— WHAT TO WORK ON —
Reproduce all of the following items word for word, omitting the pictures from your answer.

+ + + +

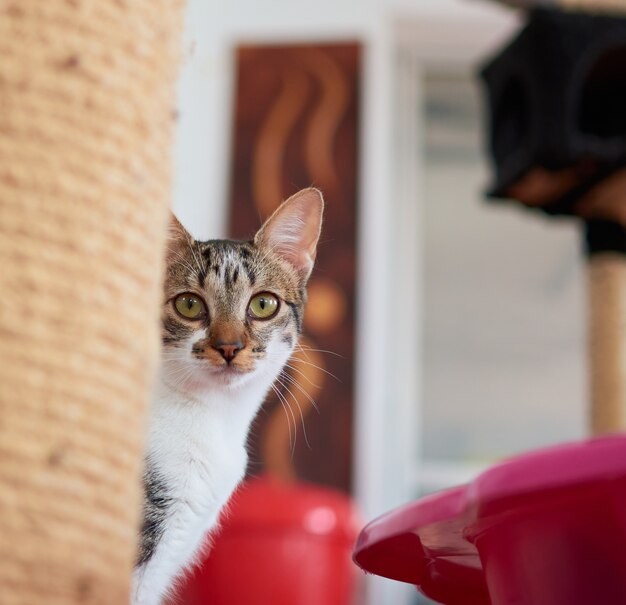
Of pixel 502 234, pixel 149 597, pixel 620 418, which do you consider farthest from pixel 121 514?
pixel 502 234

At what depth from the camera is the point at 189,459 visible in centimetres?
61

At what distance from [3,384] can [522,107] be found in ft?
4.84

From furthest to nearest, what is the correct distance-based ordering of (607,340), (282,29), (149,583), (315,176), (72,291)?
1. (282,29)
2. (315,176)
3. (607,340)
4. (149,583)
5. (72,291)

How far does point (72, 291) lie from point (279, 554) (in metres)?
1.38

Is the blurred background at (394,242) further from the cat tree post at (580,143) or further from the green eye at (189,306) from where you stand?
the green eye at (189,306)

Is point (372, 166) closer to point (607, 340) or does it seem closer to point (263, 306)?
point (607, 340)

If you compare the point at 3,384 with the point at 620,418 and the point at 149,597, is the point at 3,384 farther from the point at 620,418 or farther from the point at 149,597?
the point at 620,418

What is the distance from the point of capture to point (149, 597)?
23.3 inches

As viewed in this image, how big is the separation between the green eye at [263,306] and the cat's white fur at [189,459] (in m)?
0.04

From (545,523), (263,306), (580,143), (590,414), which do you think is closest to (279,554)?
(590,414)

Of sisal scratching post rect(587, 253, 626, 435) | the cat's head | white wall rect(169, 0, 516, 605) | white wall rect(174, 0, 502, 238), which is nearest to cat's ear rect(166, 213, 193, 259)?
the cat's head

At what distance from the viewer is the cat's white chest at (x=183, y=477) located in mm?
597

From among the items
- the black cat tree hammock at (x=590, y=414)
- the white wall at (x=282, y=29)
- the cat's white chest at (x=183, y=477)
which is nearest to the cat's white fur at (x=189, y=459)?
the cat's white chest at (x=183, y=477)

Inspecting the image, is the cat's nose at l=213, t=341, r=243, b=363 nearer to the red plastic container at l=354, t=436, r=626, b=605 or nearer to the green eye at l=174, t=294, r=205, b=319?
the green eye at l=174, t=294, r=205, b=319
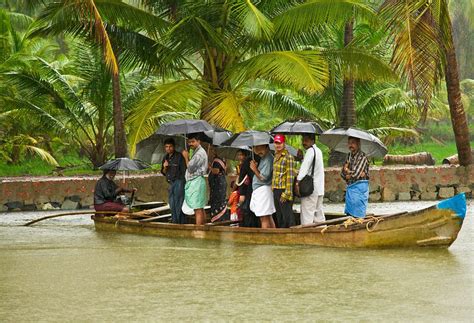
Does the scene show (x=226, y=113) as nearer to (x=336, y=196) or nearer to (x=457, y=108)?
(x=336, y=196)

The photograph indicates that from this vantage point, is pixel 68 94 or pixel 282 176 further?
pixel 68 94

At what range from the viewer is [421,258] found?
1233 cm

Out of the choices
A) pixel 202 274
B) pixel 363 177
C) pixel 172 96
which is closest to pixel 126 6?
pixel 172 96

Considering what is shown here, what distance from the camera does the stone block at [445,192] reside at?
23.5m

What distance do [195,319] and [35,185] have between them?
13885 mm

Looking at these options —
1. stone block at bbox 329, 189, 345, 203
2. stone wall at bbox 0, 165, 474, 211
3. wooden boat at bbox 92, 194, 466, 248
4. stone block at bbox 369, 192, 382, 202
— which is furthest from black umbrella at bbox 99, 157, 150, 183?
stone block at bbox 369, 192, 382, 202

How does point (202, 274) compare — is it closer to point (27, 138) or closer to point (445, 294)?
point (445, 294)

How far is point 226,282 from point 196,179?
4489mm

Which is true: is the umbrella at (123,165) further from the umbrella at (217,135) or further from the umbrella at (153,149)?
the umbrella at (217,135)

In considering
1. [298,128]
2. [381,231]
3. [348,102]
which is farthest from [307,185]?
[348,102]

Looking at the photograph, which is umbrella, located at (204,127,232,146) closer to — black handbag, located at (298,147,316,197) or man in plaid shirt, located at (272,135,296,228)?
man in plaid shirt, located at (272,135,296,228)

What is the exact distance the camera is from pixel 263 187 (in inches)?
565

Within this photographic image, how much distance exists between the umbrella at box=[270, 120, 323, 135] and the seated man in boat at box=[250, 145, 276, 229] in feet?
1.41

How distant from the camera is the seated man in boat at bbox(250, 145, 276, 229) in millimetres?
14336
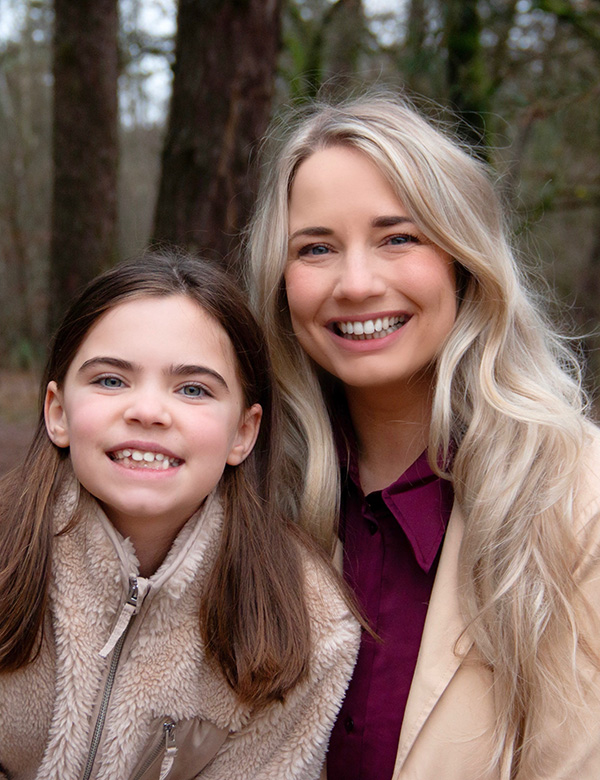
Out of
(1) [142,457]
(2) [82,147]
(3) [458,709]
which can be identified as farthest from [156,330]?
(2) [82,147]

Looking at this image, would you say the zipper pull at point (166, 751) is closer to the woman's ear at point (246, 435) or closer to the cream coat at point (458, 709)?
the cream coat at point (458, 709)

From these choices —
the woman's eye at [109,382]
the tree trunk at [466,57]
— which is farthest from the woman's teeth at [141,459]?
the tree trunk at [466,57]

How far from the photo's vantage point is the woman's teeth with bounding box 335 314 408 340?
87.2 inches

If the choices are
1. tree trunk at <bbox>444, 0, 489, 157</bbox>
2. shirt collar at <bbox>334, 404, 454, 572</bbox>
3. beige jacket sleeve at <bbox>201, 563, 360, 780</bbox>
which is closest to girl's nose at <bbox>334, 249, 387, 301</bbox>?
shirt collar at <bbox>334, 404, 454, 572</bbox>

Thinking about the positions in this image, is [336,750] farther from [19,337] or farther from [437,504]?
[19,337]

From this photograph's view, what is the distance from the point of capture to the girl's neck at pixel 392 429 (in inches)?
95.7

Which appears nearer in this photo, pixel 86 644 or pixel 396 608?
pixel 86 644

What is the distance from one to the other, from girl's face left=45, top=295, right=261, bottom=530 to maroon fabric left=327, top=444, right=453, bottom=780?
0.54 meters

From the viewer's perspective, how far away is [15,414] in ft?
30.7

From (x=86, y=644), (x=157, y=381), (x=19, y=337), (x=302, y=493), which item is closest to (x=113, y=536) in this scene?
(x=86, y=644)

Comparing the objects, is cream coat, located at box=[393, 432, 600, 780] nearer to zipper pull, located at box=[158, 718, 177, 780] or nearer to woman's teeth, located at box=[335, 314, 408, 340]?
zipper pull, located at box=[158, 718, 177, 780]

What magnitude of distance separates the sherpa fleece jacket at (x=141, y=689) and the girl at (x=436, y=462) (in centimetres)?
16

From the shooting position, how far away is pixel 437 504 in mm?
2221

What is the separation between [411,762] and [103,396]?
1.25m
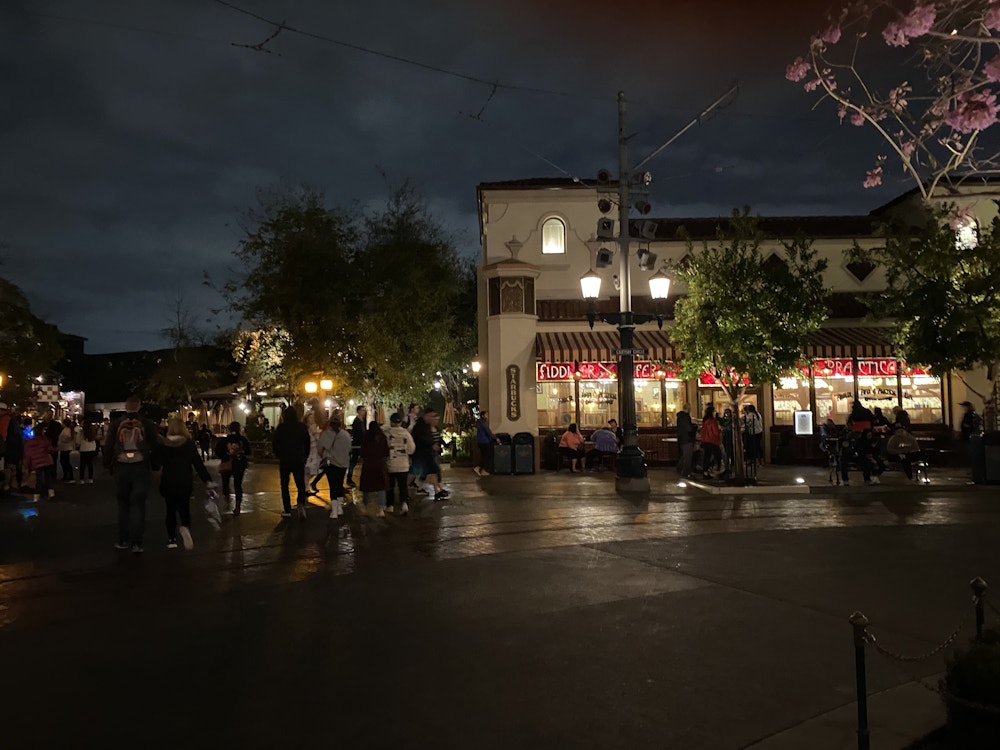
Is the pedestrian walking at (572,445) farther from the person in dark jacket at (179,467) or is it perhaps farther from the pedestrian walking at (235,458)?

+ + + +

— EXPECTED ANSWER —
Of pixel 502 234, pixel 149 597, pixel 620 418, which do you consider farthest from pixel 121 514?
pixel 502 234

At what depth from the camera is the point at 189,459 visible in centimetres?
61

At what distance from [3,384] can [522,107] be found in ft?
4.84

From furthest to nearest, what is the correct distance-based ordering of (607,340), (282,29), (149,583), (315,176), (72,291)?
1. (282,29)
2. (315,176)
3. (607,340)
4. (149,583)
5. (72,291)

How far does point (72, 291) lie from point (279, 554) (in metres)?
1.38

Is the blurred background at (394,242) further from the cat tree post at (580,143) or further from the green eye at (189,306) from where you stand?
the green eye at (189,306)

Is point (372, 166) closer to point (607, 340) or does it seem closer to point (263, 306)?
point (607, 340)

If you compare the point at 3,384 with the point at 620,418 and the point at 149,597, is the point at 3,384 farther from the point at 620,418 or farther from the point at 149,597?
the point at 620,418

What is the distance from the point of capture to point (149, 597)?
23.3 inches

As viewed in this image, how big is the separation between the green eye at [263,306] and the cat's white fur at [189,459] (in m)?
0.04

From (545,523), (263,306), (580,143), (590,414), which do you think is closest to (279,554)?
(590,414)

Of sisal scratching post rect(587, 253, 626, 435) | the cat's head | white wall rect(169, 0, 516, 605) | white wall rect(174, 0, 502, 238), which is nearest to cat's ear rect(166, 213, 193, 259)?
the cat's head

At what distance from the viewer is the cat's white chest at (x=183, y=477) located in mm?
597

From among the items
- the black cat tree hammock at (x=590, y=414)
- the white wall at (x=282, y=29)
- the cat's white chest at (x=183, y=477)
which is nearest to the cat's white fur at (x=189, y=459)?
the cat's white chest at (x=183, y=477)

Inspecting the image, is the cat's nose at l=213, t=341, r=243, b=363 nearer to the red plastic container at l=354, t=436, r=626, b=605 or nearer to the green eye at l=174, t=294, r=205, b=319?
the green eye at l=174, t=294, r=205, b=319
Does the scene show (x=226, y=113) as nearer to (x=336, y=196) or nearer to (x=457, y=108)?
(x=336, y=196)

The photograph indicates that from this vantage point, is pixel 68 94 or pixel 282 176 further?
pixel 68 94

At what range from the viewer is [421,258] found?
1233 cm

Out of the choices
A) pixel 202 274
B) pixel 363 177
C) pixel 172 96
which is closest to pixel 126 6?
pixel 172 96

Considering what is shown here, what distance from the camera does the stone block at [445,192] reside at?
23.5m

What distance do [195,319] and [35,185] have between them?
13885 mm

Looking at these options —
1. stone block at bbox 329, 189, 345, 203
2. stone wall at bbox 0, 165, 474, 211
3. wooden boat at bbox 92, 194, 466, 248
4. stone block at bbox 369, 192, 382, 202
— which is furthest from black umbrella at bbox 99, 157, 150, 183?
stone block at bbox 369, 192, 382, 202

How does point (202, 274) compare — is it closer to point (27, 138) or closer to point (445, 294)?
point (445, 294)

How far is point 226,282 from point 196,179?
4489mm

Which is true: is the umbrella at (123,165) further from the umbrella at (217,135) or further from the umbrella at (153,149)?
the umbrella at (217,135)

In considering
1. [298,128]
2. [381,231]
3. [348,102]
which is farthest from [307,185]?
[348,102]

Looking at the photograph, which is umbrella, located at (204,127,232,146) closer to — black handbag, located at (298,147,316,197) or man in plaid shirt, located at (272,135,296,228)?
man in plaid shirt, located at (272,135,296,228)

What is the exact distance the camera is from pixel 263 187 (in inches)?
565

Within this photographic image, how much distance exists between the umbrella at box=[270, 120, 323, 135] and the seated man in boat at box=[250, 145, 276, 229] in feet?
1.41

How distant from the camera is the seated man in boat at bbox(250, 145, 276, 229) in millimetres?
14336
Out of
(1) [142,457]
(2) [82,147]
(3) [458,709]
which can be identified as farthest from [156,330]?
(2) [82,147]

Looking at this image, would you say the zipper pull at point (166, 751) is closer to the woman's ear at point (246, 435) or closer to the cream coat at point (458, 709)?
the cream coat at point (458, 709)

From these choices —
the woman's eye at [109,382]
the tree trunk at [466,57]
— which is farthest from the woman's teeth at [141,459]?
the tree trunk at [466,57]

How far from the photo's vantage point is the woman's teeth with bounding box 335 314 408 340?
87.2 inches

If the choices are
1. tree trunk at <bbox>444, 0, 489, 157</bbox>
2. shirt collar at <bbox>334, 404, 454, 572</bbox>
3. beige jacket sleeve at <bbox>201, 563, 360, 780</bbox>
which is closest to girl's nose at <bbox>334, 249, 387, 301</bbox>?
shirt collar at <bbox>334, 404, 454, 572</bbox>

Thinking about the positions in this image, is [336,750] farther from [19,337] or farther from [437,504]?
[19,337]

From this photograph's view, what is the distance from the point of capture to the girl's neck at pixel 392 429 (in inches)?
95.7

Which appears nearer in this photo, pixel 86 644 or pixel 396 608?
pixel 86 644

What is the distance from one to the other, from girl's face left=45, top=295, right=261, bottom=530 to maroon fabric left=327, top=444, right=453, bottom=780?
0.54 meters

From the viewer's perspective, how far away is [15,414] in ft?
30.7

From (x=86, y=644), (x=157, y=381), (x=19, y=337), (x=302, y=493), which item is closest to (x=113, y=536) in this scene?
(x=86, y=644)

Comparing the objects, is cream coat, located at box=[393, 432, 600, 780] nearer to zipper pull, located at box=[158, 718, 177, 780] or nearer to woman's teeth, located at box=[335, 314, 408, 340]?
zipper pull, located at box=[158, 718, 177, 780]

What magnitude of distance separates the sherpa fleece jacket at (x=141, y=689) and the girl at (x=436, y=462) (in centimetres)?
16

From the shooting position, how far away is pixel 437 504 in mm?
2221

What is the separation between [411,762] and [103,396]?
1.25m
Is the pedestrian walking at (572,445) farther from the person in dark jacket at (179,467) or is it perhaps farther from the pedestrian walking at (235,458)?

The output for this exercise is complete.